▶ _Texto de origen_
______________________________

Durante 24 horas cientos de miles de personas, según los cronistas de la época, pasaron por delante del féretro; a las 8 de la mañana del domingo se cerró la capilla ardiente y se selló la caja.
El ministro de Justicia, José María Sánchez-Ventura, como Notario Mayor del reino, dio fe del cierre «por soldadura de la caja».
Ya con el ataúd en la plaza de Oriente, escenario elegido siempre por el franquismo para mostrar la adhesión de los españoles al régimen, se celebró una misa corpore insepulto ante una multitud que alternaba los silencios con gritos de «Franco, Franco, Franco».
Un camión del Ejército portó los restos del dictador; tras el vehículo, flanqueado por una unidad de lanceros a caballo, el coche del Rey, descubierto y con Don Juan Carlos de pie. En Moncloa, cambia la escolta y los motoristas sustituyen a los guardias a caballo camino del Valle de los Caídos.
El féretro llegó poco antes de la una de la tarde a la explanada del Valle de los Caídos, donde aguardaban miles de personas, entre 60.000 y 100.000, según se publicó entonces, cantando temas militares y de la Falange como el Cara al sol.
Ya frente a la tumba, el abad bendice el féretro, una de las nietas del dictador sufre un leve desmayo y finalmente el notario mayor del Reino toma la palabra para.
Minutos después el ataúd es depositado en el fondo de la tumba y es cubierto por una losa de granito de 1.500 kilos con la inscripción Francisco Franco y una cruz.

______________________________

▶ _Datos registrados_
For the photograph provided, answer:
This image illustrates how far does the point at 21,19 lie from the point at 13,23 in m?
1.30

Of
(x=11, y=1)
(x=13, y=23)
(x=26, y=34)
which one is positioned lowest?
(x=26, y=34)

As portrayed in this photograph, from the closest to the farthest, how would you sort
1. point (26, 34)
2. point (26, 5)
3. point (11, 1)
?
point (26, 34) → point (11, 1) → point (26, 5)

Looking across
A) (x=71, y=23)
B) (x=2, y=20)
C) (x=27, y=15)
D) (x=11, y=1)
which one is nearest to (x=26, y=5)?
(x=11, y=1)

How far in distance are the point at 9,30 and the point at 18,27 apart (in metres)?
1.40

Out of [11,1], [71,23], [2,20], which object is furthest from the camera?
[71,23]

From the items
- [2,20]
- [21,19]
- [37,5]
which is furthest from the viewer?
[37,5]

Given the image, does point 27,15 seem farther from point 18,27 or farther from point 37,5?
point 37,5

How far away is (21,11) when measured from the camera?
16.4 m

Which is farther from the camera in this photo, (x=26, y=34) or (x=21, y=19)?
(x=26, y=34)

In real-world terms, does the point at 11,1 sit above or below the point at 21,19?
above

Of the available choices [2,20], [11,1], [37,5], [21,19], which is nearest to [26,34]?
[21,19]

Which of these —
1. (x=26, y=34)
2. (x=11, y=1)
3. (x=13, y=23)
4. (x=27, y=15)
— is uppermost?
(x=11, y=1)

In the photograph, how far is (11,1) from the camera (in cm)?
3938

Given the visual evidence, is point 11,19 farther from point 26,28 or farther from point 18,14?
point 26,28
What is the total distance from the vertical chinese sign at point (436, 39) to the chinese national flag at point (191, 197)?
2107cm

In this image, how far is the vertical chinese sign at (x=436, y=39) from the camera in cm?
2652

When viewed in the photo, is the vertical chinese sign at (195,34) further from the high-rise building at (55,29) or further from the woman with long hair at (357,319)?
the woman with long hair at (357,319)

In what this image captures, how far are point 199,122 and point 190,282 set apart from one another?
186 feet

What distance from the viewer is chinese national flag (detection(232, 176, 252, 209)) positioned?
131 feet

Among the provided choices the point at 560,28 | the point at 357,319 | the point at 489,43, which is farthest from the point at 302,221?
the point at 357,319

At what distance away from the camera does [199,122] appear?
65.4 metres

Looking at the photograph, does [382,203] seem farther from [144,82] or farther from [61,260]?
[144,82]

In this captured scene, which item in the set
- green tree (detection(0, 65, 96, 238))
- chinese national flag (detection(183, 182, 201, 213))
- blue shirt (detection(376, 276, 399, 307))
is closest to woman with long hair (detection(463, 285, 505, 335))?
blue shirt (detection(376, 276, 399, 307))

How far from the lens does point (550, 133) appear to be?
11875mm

______________________________

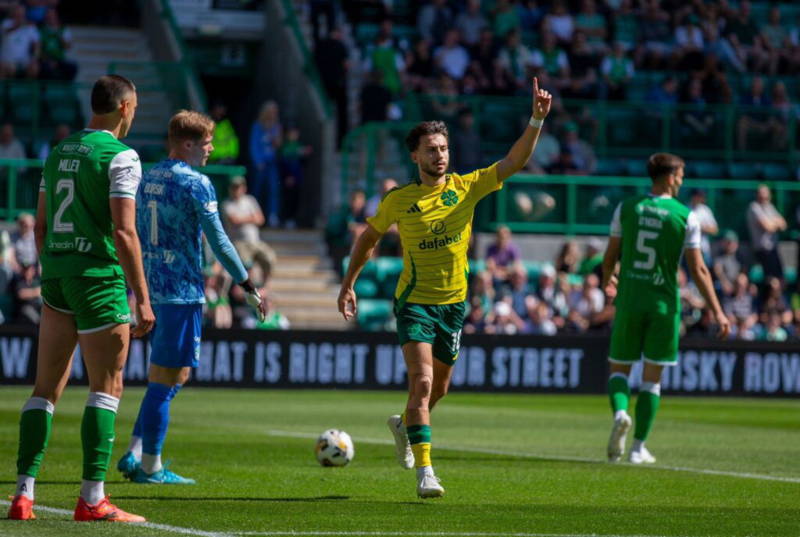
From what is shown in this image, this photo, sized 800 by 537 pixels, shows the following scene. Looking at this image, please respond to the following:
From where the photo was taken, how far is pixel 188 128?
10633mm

______________________________

▶ _Problema a resolver_
Según el texto sobre el entierro de Franco, ¿a qué hora se cerró la capilla ardiente? Para responder, básate únicamente en el texto.

▶ _Solución escrita_
A las 8 de la mañana del domingo.